WHAT TO DO
**A.** Answer these questions from the CCR2000E forum thread:
(i) What OEM Toro part number did the new auger paddles have?
(ii) How many mounting screws does the 99-9313 have?
(iii) Which paddles did bosco659 reinstall when putting the machine back together?
**B.** Reproduce the part of the CCR2000E forum thread that opens with the words containing "Well they called" and closes with "paid for them.".
**C.** Carry on the CCR2000E forum thread from its final line.

# CCR2000E woes



## bosco659 (Feb 1, 2013)

Well they called for snow tonight and my CCR2000E was partially disassembled because I was going to install new auger paddles. Got the thing apart and when I compared my old paddles, the new ones were different. The new ones were OEM Toro #99-9313, which according to many parts lists are the correct ones for my machine - not. 

Anyway after I froze my fingers off I put it back together with the old paddles which weren't so bad after all. Just pi$$ed that I got the wrong ones. Now I need to find the correct ones and hopefully sell these for the money that I paid for them.

Oh well, live and learn.


----------



## Kiss4aFrog (Nov 3, 2013)

Do you know what the correct part number is ??

The 99-9313 has six mounting screws, did yours have 8, like the 55-9251 ??


----------



## bosco659 (Feb 1, 2013)

Kiss4aFrog said:


> Do you know what the correct part number is ??

DATA BELOW
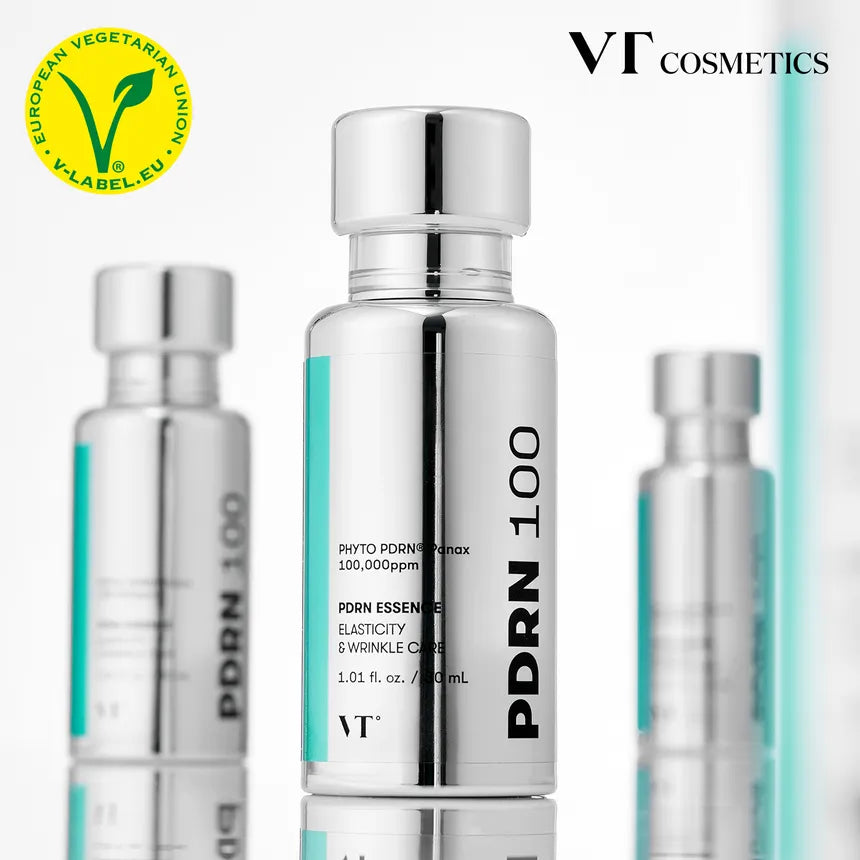 VT PDRN Essence 100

EXPECTED RESPONSES
**A.**
(i) 99-9313
(ii) Six
(iii) The old paddles

**B.**
Well they called for snow tonight and my CCR2000E was partially disassembled because I was going to install new auger paddles. Got the thing apart and when I compared my old paddles, the new ones were different. The new ones were OEM Toro #99-9313, which according to many parts lists are the correct ones for my machine - not. 

Anyway after I froze my fingers off I put it back together with the old paddles which weren't so bad after all. Just pi$$ed that I got the wrong ones. Now I need to find the correct ones and hopefully sell these for the money that I paid for them.

**C.**
> 
> The 99-9313 has six mounting screws, did yours have 8, like the 55-9251 ??


I just checked and you are correct. The ones I need must be the 55-9251.

Ran the machine tonight with the old paddles on and it worked ok. I guess I will keep an eye open for a set over the winter. Do you know what the part number is for the scraper and belt for the CCR2000?

Thanks


----------



## Kiss4aFrog (Nov 3, 2013)

Happy to see what I can find. Can you post the complete ID numbers off the machine ??


----------



## bosco659 (Feb 1, 2013)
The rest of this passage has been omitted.